_ACTIONS TO TAKE_.
a: According to the atmosphere passage, how much of the atmosphere does nitrogen make up?
b: Retype the stretch of the atmosphere passage from "FIGURE 3-8: The" through "weather is concerned.".
c: Write what comes next in the passage on the atmosphere, starting after its final sentence.

_EXTRACTED TEXT_.

********

The atmosphere is a thin envelope of gases surrounding Earth. Figure 3-8 lays out its contents, within about 50 miles of the surface, and quickly you can see that mostly it is nitrogen and oxygen. No, you can’t really smell the gases that make up the air. This mixture is odorless and tasteless. And you can only see it when it contains water drops or something else — when it’s dirty. Then you smell it and you can see it, even if you don’t want to. (Chapter 14 has the low-down on air pollution.)
FIGURE 3-8: The gases that make up the atmosphere.
While it makes up some 78 percent of the atmosphere, nitrogen is not in the weather-making business. It makes the natural nitrogen that is absorbed by the soil and is essential for the growth of plants. It does combine to form nitrous oxide, an important ingredient in smog, which is described in Chapter 14.
The following sections describe the gases that are most important to weather.
Oxygen
Oxygen, the gas that sustains all life on Earth, is constantly being recycled between the atmosphere and the biological process of plants and animals. It combines with hydrogen to form water, which in its gaseous state, water vapor, is the most important component of the atmosphere as far weather is concerned.
Water vapor
If there is one substance in the atmosphere more involved with weather than any other, it is the gaseous form of water. At its most concentrated, water vapor makes up only 4 percent of the atmosphere, and yet, almost no important weather takes place without it.

********

(Excerpts from a dataset)

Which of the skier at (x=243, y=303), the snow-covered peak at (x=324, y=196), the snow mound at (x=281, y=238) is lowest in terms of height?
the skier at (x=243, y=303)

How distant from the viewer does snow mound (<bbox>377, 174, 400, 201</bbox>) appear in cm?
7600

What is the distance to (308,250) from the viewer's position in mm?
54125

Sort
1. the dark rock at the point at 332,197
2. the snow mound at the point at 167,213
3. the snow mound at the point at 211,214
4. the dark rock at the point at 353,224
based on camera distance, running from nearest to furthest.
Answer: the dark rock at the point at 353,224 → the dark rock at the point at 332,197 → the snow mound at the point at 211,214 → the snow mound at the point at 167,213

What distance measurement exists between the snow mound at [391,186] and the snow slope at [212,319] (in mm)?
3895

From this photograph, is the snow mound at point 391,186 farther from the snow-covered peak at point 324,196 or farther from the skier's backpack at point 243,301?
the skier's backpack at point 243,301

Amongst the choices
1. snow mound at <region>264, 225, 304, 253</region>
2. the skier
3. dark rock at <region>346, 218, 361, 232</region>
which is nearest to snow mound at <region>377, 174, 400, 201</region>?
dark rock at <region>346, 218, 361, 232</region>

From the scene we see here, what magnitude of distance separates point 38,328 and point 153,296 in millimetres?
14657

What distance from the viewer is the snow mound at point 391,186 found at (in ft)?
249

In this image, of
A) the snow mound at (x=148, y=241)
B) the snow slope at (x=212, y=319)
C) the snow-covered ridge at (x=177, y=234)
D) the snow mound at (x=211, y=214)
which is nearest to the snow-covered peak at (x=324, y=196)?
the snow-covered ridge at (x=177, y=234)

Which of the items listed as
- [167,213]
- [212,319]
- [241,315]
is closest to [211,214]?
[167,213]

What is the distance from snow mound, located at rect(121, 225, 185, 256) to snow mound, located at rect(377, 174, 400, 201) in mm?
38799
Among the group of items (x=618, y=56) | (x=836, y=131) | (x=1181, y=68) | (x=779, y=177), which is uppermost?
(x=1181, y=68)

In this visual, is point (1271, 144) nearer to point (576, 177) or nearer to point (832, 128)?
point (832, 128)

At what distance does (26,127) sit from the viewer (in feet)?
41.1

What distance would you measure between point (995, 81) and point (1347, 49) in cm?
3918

********

_ANSWERS FOR EACH ITEM_.
a: Some 78 percent.

b:
FIGURE 3-8: The gases that make up the atmosphere.
While it makes up some 78 percent of the atmosphere, nitrogen is not in the weather-making business. It makes the natural nitrogen that is absorbed by the soil and is essential for the growth of plants. It does combine to form nitrous oxide, an important ingredient in smog, which is described in Chapter 14.
The following sections describe the gases that are most important to weather.
Oxygen
Oxygen, the gas that sustains all life on Earth, is constantly being recycled between the atmosphere and the biological process of plants and animals. It combines with hydrogen to form water, which in its gaseous state, water vapor, is the most important component of the atmosphere as far weather is concerned.

c:
Without water vapor to condense into droplets of water or ice crystals as air rises and cools, no clouds would form in the sky.
Without water vapor, there would be no precipitation — no rain and no snow. The cycling of water through the environment, as described in Chapter 4, would come to a screeching halt without water vapor in the atmosphere.
The condensation of water vapor leads to the release of latent heat, which is described earlier in this chapter in the sidebar “How to cause a storm.” Latent heat supplies the atmosphere with the energy that is important in the formation of storms, especially thunderstorms and hurricanes.
Water vapor also is a potent gas in the greenhouse effect, which is outlined in more detail in Chapter 14. Like the glass top of a greenhouse, it absorbs infrared heat emissions from Earth’s surface, preventing it from radiating back into space.
Carbon dioxide
Like water vapor, the gas carbon dioxide has powerful greenhouse effects, trapping outgoing heat radiation, a process that is natural and beneficial — up to a point.
Carbon dioxide is constantly recycled through biological process of animals and plants. It is absorbed from the atmosphere during photosynthesis, the process by which plants take sunlight, water, and carbon dioxide and make food to grow on. In the bargain, the plants give off oxygen.
Carbon dioxide is supplied to the atmosphere through such things as the decay of plant and animal material and such human activities as timber harvesting and the emission of exhausts in the burning of fossil fuels, such as gasoline and other oil products and coal.
This gas has no direct effect on daily weather, and most of it gets washed out by rain or snow. But like all greenhouse gases, carbon dioxide has an effect on climate, weather’s long-term patterns. The concentration of carbon dioxide in the atmosphere has been steadily on the rise for more than a century. (Chapter 14 describes how increased concentrations of CO2 have led to some pretty alarming worries about global warming.)